On Fri 23-10-15 21:21:35, Ted Tso wrote:
> On Thu, Oct 22, 2015 at 10:15:53AM +0200, Jan Kara wrote:
> > Currently, page faults and hole punching are completely unsynchronized.
> > This can result in page fault faulting in a page into a range that we
> > are punching after truncate_pagecache_range() has been called and thus
> > we can end up with a page mapped to disk blocks that will be shortly
> > freed. Filesystem corruption will shortly follow.
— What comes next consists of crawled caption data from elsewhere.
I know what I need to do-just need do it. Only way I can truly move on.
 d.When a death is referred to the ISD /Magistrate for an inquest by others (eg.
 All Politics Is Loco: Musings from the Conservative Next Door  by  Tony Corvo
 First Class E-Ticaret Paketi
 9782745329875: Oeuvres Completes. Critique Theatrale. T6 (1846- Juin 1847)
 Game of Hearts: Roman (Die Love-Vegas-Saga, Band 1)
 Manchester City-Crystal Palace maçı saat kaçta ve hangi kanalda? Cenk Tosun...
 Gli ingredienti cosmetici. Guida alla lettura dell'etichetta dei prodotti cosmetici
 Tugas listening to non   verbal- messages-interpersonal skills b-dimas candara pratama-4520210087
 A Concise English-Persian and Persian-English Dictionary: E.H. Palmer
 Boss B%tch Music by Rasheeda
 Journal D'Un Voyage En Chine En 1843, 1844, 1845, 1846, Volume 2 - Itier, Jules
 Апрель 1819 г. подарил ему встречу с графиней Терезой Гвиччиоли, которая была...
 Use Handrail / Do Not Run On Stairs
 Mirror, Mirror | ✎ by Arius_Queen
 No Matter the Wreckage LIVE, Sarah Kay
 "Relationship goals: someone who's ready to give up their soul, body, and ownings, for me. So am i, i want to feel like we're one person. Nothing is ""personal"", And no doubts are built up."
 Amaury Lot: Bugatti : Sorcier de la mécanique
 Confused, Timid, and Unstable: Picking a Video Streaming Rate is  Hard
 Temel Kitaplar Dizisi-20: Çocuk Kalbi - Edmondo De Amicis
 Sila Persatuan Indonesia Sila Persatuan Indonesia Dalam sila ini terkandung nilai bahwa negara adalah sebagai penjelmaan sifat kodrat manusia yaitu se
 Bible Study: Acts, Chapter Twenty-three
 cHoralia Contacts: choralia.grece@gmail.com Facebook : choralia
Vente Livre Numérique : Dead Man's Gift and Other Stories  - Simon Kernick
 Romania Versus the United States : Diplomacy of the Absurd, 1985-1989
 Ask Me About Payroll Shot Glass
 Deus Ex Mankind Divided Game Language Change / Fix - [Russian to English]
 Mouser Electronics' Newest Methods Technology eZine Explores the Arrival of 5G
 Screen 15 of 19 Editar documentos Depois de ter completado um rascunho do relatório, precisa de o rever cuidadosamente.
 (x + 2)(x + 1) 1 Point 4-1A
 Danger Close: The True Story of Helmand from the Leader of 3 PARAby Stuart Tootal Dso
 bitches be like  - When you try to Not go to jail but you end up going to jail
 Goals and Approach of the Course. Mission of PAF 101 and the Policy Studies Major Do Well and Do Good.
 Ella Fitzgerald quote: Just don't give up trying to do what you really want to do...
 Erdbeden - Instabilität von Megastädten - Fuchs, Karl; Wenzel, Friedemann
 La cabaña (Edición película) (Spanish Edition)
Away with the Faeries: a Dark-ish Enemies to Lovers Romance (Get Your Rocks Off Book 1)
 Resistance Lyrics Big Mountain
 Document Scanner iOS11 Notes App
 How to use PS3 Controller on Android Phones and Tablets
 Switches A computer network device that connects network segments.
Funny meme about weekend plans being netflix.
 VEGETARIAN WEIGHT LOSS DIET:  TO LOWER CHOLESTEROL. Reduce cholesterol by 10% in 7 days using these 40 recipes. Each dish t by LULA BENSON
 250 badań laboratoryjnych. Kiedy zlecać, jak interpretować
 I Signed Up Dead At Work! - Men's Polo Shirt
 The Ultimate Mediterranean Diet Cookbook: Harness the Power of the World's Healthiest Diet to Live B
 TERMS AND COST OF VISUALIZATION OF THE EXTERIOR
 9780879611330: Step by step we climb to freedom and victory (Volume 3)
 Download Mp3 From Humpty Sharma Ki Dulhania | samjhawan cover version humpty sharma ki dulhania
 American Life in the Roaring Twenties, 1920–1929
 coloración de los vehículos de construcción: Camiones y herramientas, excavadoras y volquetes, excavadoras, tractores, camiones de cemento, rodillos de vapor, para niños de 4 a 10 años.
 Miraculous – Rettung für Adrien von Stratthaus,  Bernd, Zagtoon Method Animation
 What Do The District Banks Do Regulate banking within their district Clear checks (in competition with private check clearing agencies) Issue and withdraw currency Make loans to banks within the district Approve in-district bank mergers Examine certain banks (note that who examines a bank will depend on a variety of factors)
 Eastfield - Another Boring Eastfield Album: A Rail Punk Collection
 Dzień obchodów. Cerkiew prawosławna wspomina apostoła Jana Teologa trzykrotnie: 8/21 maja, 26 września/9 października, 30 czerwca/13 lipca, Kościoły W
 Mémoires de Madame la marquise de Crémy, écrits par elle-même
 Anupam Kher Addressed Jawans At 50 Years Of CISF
Note that the same
> > race is avoided for truncate by checking page fault offset against
> > i_size but there isn't similar mechanism available for punching holes.
> > 
> > Fix the problem by creating new rw semaphore i_mmap_sem in inode and
> > grab it for writing over truncate, hole punching, and other functions
> > removing blocks from extent tree and for read over page faults. We
> > cannot easily use i_data_sem for this since that ranks below transaction
> > start and we need something ranking above it so that it can be held over
> > the whole truncate / hole punching operation. Also remove various
> > workarounds we had in the code to reduce race window when page fault
> > could have created pages with stale mapping information.
> > 
> > Signed-off-by: Jan Kara <jack@suse.com>
> 
> This patch is causing ext4/001 to fail even using the standard 4k
> non-DAX test configuration.  You had mentioned that extent zeroing was
> getting suppressed for DAX file systems, but it looks like it's
> getting suppressed even in the non-DAX configuration:

I'll verify this in detail but if I remember correctly, this was caused by
some thing like that with my patches we don't bother to first write out pages
that aregoing to be zeroed out shortly because that's pretty pointless. But
as I said, I'll check again to be sure.

								Honza
> 
> % kvm-xfstests -c 4k ext4/001
> ...
> ext4/001		[21:11:29][    7.796142] run fstests ext4/001 at 2015-10-23 21:11:29
>  [21:11:32] - output mismatch (see /results/results-4k/ext4/001.out.bad)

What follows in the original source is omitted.